**GIVEN REQUEST:**
Recast the lines below, from the line with "Visible in this" up to and including the line with "6.70 metres", as a numbered list, omitting blank lines.

Data listing
◇ ◇ ◇ ◇

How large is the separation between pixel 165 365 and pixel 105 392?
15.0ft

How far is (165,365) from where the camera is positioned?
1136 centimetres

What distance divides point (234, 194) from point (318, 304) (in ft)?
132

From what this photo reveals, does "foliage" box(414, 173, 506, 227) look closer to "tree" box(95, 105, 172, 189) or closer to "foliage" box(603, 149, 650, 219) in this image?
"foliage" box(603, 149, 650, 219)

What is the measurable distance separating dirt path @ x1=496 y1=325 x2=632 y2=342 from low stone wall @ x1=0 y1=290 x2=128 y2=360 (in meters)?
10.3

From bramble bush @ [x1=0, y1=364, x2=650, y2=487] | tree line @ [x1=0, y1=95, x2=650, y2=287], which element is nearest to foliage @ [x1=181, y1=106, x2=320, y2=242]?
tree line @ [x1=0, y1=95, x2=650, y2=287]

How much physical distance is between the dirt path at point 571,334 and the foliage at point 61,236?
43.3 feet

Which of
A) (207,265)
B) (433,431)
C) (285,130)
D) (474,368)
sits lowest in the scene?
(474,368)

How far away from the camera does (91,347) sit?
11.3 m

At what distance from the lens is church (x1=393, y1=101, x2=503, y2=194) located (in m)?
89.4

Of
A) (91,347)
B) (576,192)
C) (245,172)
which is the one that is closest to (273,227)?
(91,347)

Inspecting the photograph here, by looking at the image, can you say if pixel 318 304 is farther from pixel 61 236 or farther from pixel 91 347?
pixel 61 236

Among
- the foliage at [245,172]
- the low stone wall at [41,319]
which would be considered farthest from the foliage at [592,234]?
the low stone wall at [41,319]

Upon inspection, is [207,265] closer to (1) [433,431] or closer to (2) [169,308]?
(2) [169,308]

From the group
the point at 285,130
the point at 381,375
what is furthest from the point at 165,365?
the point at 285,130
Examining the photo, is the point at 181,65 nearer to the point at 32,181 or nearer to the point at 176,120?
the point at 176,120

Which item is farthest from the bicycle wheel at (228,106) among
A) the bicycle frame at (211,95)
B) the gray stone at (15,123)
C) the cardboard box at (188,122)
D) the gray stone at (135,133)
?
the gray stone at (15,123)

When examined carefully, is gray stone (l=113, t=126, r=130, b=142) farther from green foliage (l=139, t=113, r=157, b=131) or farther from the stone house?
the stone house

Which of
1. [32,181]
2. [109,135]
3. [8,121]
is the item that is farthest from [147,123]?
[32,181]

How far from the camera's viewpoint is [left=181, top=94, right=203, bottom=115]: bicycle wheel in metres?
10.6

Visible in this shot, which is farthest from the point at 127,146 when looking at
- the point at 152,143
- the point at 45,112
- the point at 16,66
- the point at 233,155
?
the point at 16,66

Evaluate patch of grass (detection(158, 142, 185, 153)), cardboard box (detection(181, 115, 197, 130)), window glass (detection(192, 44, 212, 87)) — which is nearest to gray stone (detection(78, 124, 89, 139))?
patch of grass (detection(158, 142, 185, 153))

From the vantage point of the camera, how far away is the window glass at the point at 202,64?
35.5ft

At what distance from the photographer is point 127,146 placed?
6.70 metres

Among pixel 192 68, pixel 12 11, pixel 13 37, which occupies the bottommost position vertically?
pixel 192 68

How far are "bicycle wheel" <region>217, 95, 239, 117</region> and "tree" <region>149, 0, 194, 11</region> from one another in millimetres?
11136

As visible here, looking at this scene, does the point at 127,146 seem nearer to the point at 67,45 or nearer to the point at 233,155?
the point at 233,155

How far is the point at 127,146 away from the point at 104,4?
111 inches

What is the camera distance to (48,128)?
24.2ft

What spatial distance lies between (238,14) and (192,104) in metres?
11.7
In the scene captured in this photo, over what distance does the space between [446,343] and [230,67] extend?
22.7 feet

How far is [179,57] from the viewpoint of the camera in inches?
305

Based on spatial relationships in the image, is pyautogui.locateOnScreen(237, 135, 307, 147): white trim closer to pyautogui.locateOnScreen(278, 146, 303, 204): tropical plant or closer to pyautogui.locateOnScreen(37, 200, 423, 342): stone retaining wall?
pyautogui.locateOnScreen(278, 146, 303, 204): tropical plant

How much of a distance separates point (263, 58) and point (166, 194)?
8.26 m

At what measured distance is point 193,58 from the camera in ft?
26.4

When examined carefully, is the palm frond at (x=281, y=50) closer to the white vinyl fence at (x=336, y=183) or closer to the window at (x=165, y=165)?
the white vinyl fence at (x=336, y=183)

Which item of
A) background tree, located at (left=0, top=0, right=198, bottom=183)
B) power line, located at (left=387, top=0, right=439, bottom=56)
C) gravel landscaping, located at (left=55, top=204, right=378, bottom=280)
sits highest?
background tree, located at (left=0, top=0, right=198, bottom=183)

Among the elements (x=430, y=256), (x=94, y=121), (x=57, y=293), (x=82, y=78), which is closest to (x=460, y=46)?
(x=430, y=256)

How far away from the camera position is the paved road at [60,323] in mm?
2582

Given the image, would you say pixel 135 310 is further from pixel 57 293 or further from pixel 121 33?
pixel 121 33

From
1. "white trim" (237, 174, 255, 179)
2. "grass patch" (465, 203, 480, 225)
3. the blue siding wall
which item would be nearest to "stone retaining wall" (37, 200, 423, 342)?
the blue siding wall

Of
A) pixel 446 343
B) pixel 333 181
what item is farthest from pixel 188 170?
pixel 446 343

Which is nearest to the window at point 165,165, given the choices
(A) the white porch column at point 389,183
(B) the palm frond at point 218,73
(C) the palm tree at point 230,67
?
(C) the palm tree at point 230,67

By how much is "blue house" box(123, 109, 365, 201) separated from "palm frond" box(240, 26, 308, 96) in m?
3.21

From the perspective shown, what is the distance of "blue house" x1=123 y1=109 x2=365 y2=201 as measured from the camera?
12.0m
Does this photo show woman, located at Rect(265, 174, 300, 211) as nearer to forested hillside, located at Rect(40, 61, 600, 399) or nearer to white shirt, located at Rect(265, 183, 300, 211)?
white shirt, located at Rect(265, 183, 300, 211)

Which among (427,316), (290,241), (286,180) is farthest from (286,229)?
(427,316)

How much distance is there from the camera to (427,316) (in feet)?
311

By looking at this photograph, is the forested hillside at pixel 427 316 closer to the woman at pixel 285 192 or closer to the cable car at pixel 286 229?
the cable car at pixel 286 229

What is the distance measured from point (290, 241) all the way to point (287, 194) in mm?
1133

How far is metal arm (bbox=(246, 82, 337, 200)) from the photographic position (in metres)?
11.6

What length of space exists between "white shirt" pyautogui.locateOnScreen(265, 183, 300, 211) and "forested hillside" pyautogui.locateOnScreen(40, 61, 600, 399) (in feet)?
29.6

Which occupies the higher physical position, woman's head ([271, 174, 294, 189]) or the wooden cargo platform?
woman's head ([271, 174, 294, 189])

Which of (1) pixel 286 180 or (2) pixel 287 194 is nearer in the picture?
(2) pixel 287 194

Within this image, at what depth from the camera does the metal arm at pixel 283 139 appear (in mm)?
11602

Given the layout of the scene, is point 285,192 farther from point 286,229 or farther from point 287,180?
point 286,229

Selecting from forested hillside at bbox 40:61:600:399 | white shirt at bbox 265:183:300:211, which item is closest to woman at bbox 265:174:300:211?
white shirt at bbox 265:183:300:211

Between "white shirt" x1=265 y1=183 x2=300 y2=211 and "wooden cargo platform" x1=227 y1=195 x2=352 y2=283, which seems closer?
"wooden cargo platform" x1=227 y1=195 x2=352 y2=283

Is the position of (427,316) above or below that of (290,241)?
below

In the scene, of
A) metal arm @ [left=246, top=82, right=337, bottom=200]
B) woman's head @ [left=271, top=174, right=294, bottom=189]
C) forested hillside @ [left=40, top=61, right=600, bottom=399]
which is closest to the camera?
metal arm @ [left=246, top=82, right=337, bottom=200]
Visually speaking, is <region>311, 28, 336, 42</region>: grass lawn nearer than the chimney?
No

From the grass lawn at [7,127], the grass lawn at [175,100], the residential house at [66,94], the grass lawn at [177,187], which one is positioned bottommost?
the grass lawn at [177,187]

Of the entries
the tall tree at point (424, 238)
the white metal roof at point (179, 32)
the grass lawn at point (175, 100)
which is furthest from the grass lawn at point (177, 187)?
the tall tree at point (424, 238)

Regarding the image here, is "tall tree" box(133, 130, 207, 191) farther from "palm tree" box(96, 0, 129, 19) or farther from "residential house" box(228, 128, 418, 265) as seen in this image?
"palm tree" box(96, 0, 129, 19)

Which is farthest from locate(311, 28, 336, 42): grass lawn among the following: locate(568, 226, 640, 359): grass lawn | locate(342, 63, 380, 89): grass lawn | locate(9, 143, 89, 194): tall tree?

◇ ◇ ◇ ◇

**TASK SOLUTION:**
1. Visible in this shot, which is farthest from the point at 127,146 when looking at
2. - the point at 152,143
3. - the point at 45,112
4. - the point at 16,66
5. - the point at 233,155
6. ?
7. the point at 16,66
8. Evaluate patch of grass (detection(158, 142, 185, 153)), cardboard box (detection(181, 115, 197, 130)), window glass (detection(192, 44, 212, 87)) — which is nearest to gray stone (detection(78, 124, 89, 139))?
9. patch of grass (detection(158, 142, 185, 153))
10. From the vantage point of the camera, how far away is the window glass at the point at 202,64?
11. 35.5ft
12. At what distance from the photographer is point 127,146 placed?
13. 6.70 metres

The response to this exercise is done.